Teks yang Diberikan:
━━━━━━━━

TEMPO.CO, Jakarta - Pakar hukum tata negara Bivitri Susanti mengatakan setidaknya ada tiga bahaya perubahan masa jabatan presiden 3 periode. Bahaya pertama, menurut Bivitri, besar potensi terjadi penyalahgunaan kekuasaan.
Dia menyitir pernyataan guru besar sejarah modern di Universitas Cambridge, Lord Acton (1834-1902) "power tends to corrupt". Bivitri mengatakan ungkapan klasik itu terbukti benar, yakni semakin lama orang berkuasa semakin besar pula potensi penyalahgunaan kekuasaan.
"Semakin lama seseorang menduduki satu jabatan, tidak hanya orangnya sendiri, tetapi jaringan kekuasaan yang terbangun pasti enggan kehilangan kedekatannya dengan kekuasaan itu," kata Bivitri kepada Tempo, Senin, 21 Juni 2021.
Bahaya kedua menurut Bivitri adalah tidak adanya regenerasi kepemimpinan. Padahal, kata dia, banyak sekali pemimpin-pemimpin baru yang potensial di Indonesia.

━━━━━━━━

Bagian Latihan:
**A)** Jawablah pertanyaan berikut berdasarkan teks tentang bahaya masa jabatan presiden tiga periode.
(i) Menurut Bivitri, apa bahaya pertama perubahan masa jabatan presiden menjadi tiga periode?
(ii) Siapa tokoh yang ungkapannya "power tends to corrupt" disitir oleh Bivitri?
(iii) Apa bahaya kedua yang disebutkan Bivitri?
**B)** Lanjutkan teks tentang bahaya masa jabatan presiden tiga periode mulai dari kalimat terakhirnya.

Bahan Sumber:
━━━━━━━━

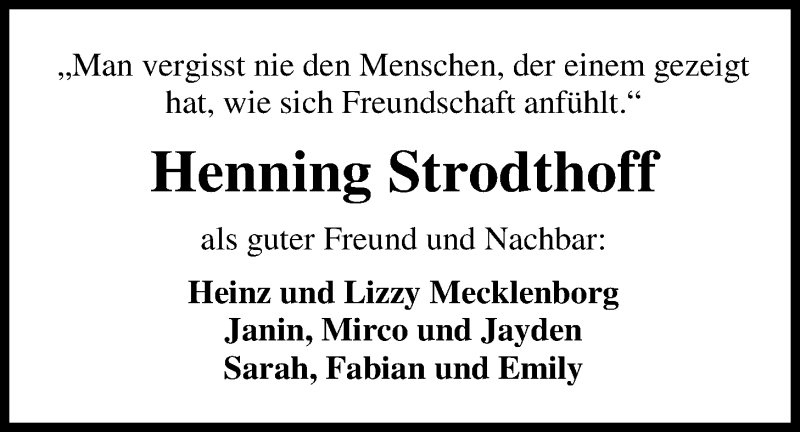  Traueranzeige für Henning Strodthoff vom 05.02.2020 aus Nordwest-Zeitung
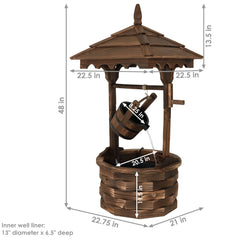 48"H Electric Fir Wood Old-Fashioned Wishing Well Water Fountain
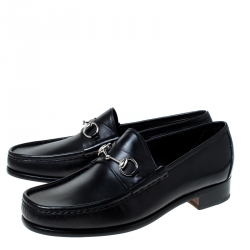 Gucci Black Leather Horsebit Loafers Size 46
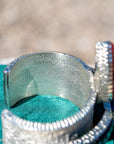 Alvin Yellowhorse Tufa Cast Sterling Silver Bracelet – Red Coral, Turquoise, Mother of Pearl, Sugilite, Spider Opal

━━━━━━━━

Jawaban Tiap Soal:
**A)**
(i) Besarnya potensi terjadi penyalahgunaan kekuasaan.
(ii) Lord Acton (1834-1902), guru besar sejarah modern di Universitas Cambridge.
(iii) Tidak adanya regenerasi kepemimpinan.

**B)**
Meski seakan yang berganti hanya pucuk pimpinan, Bivitri meyakini jajaran di bawah maupun jaringannya ada yang ikut berganti. "Dan ini penting bagi demokrasi yang sehat," ujar dia.
Bivitri melanjutkan, dampak dari bahaya pertama dan kedua ialah terhambatnya inovasi untuk Indonesia yang lebih baik. Ia menyebut tidak adanya pergantian pemimpin bahkan bisa membuat Indonesia tak bisa cepat mengikuti perkembangan pendekatan-pendekatan dalam upaya pemajuan kesejahteraan rakyat.
Wacana masa jabatan tiga periode mencuat kembali seiring belakangan ini. Majalah Tempo edisi pekan ini menurunkan laporan mengenai dugaan manuver orang-orang di lingkaran Istana menggolkan wacana tiga periode atau perpanjangan masa jabatan presiden.
Selain itu, ada pula kelompok relawan Jokowi - Prabowo 2024. Mereka menyerukan agar Presiden Joko Widodo bersanding dengan Ketua Umum Partai Gerindra Prabowo Subianto di Pilpres 2024.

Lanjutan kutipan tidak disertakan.